[Dataset entries]
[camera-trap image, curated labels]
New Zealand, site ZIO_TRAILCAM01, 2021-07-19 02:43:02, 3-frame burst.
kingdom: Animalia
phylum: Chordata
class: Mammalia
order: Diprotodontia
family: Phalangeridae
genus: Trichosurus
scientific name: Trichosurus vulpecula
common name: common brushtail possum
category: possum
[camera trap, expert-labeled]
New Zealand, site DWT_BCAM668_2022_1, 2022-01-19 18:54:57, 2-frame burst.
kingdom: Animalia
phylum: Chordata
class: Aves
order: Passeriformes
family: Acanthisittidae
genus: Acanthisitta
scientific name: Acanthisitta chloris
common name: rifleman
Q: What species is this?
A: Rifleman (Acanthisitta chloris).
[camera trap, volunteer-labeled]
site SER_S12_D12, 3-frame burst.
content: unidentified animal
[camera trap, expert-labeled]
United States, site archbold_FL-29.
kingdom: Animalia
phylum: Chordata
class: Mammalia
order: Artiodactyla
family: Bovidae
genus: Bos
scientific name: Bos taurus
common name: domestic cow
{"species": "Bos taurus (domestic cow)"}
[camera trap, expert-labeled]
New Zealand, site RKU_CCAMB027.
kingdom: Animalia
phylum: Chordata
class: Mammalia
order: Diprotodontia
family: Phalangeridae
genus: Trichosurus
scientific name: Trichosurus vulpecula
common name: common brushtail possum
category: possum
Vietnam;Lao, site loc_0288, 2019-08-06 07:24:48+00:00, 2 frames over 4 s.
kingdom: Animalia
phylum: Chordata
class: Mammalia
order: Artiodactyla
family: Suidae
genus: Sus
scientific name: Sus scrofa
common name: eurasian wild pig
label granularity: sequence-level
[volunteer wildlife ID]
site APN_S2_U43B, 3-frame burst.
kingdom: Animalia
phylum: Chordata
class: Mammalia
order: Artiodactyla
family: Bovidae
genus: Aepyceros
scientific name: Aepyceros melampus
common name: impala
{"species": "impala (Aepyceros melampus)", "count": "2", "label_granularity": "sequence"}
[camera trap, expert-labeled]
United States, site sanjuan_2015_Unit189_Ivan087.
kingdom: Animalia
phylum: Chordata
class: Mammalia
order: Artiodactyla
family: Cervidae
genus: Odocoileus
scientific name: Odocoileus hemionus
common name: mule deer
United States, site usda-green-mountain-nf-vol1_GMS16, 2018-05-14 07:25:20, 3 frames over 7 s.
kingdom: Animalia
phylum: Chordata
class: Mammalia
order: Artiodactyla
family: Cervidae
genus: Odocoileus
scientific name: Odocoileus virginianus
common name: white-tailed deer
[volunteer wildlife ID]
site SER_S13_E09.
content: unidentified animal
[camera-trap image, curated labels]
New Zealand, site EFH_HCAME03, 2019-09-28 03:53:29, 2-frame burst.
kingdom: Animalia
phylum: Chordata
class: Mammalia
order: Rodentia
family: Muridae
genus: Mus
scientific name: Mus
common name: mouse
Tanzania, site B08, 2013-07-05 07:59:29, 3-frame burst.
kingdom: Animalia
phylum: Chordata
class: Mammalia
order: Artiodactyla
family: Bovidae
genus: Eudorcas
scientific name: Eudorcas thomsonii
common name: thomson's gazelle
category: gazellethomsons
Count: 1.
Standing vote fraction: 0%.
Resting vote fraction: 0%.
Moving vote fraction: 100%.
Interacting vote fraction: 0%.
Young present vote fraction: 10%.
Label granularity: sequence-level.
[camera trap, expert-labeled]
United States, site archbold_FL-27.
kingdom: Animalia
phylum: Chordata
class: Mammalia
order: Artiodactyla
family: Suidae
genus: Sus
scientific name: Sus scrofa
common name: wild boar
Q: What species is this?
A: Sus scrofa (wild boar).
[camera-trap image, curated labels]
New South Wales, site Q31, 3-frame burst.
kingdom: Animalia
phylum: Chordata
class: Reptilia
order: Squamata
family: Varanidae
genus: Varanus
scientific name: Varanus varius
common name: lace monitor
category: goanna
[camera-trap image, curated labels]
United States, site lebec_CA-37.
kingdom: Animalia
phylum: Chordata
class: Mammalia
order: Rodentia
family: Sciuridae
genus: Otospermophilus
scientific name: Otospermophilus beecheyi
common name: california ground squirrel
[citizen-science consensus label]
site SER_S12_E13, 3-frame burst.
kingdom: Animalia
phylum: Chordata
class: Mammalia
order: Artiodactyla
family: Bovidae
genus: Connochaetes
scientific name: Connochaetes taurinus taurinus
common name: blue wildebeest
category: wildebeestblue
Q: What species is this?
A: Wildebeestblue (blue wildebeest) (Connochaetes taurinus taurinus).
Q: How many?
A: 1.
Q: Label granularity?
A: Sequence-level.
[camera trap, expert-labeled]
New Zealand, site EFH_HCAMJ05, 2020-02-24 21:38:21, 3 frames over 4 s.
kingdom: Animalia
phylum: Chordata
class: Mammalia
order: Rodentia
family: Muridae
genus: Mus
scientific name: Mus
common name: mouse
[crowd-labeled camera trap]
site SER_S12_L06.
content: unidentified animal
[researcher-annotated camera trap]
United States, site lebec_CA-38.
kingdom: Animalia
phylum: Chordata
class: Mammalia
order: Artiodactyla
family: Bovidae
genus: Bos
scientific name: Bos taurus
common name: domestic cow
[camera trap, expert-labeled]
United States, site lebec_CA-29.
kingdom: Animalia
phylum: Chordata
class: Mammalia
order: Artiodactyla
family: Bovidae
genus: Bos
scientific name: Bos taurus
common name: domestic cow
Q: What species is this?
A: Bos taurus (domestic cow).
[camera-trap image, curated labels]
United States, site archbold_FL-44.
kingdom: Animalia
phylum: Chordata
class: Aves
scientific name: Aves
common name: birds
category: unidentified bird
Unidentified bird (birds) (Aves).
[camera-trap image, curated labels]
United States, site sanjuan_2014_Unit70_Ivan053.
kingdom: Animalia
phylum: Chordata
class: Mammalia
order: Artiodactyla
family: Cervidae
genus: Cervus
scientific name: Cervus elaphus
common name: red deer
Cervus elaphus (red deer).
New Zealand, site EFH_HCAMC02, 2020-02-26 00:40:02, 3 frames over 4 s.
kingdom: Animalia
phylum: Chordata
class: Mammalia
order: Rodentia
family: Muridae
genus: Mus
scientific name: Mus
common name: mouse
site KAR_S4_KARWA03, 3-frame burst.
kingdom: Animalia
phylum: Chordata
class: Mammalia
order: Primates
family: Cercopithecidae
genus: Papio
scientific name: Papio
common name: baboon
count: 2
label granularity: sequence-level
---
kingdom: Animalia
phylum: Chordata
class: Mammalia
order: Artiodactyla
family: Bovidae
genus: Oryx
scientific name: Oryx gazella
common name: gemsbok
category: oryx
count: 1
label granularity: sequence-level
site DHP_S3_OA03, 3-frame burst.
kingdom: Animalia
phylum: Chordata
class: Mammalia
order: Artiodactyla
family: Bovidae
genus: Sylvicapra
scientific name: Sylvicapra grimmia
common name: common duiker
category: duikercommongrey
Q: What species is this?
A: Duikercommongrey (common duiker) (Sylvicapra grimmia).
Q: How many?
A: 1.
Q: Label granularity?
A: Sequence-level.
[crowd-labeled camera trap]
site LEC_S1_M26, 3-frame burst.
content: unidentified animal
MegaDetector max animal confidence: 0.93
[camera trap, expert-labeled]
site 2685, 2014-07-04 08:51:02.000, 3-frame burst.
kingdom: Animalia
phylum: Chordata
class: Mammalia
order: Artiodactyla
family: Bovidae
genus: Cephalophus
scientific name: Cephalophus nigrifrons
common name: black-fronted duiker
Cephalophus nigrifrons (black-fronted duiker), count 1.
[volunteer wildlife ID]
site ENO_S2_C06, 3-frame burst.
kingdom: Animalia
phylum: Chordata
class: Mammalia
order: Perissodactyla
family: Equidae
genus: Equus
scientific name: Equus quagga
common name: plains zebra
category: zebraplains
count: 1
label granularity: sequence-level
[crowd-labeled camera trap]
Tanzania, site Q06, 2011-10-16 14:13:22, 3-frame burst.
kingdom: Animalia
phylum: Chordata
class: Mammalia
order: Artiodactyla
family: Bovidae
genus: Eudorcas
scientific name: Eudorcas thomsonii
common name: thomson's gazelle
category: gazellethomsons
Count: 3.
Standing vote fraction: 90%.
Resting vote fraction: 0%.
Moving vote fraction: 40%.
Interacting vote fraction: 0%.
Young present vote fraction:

• YOUR OBJECTIVE
Extract exactly and only the lines above from the line containing "New Zealand, site EFH_HCAME03, 2019-09-28" through the line containing "Moving vote fraction: 100%.", both end lines included.

• WRITTEN ANSWER
New Zealand, site EFH_HCAME03, 2019-09-28 03:53:29, 2-frame burst.
kingdom: Animalia
phylum: Chordata
class: Mammalia
order: Rodentia
family: Muridae
genus: Mus
scientific name: Mus
common name: mouse
Tanzania, site B08, 2013-07-05 07:59:29, 3-frame burst.
kingdom: Animalia
phylum: Chordata
class: Mammalia
order: Artiodactyla
family: Bovidae
genus: Eudorcas
scientific name: Eudorcas thomsonii
common name: thomson's gazelle
category: gazellethomsons
Count: 1.
Standing vote fraction: 0%.
Resting vote fraction: 0%.
Moving vote fraction: 100%.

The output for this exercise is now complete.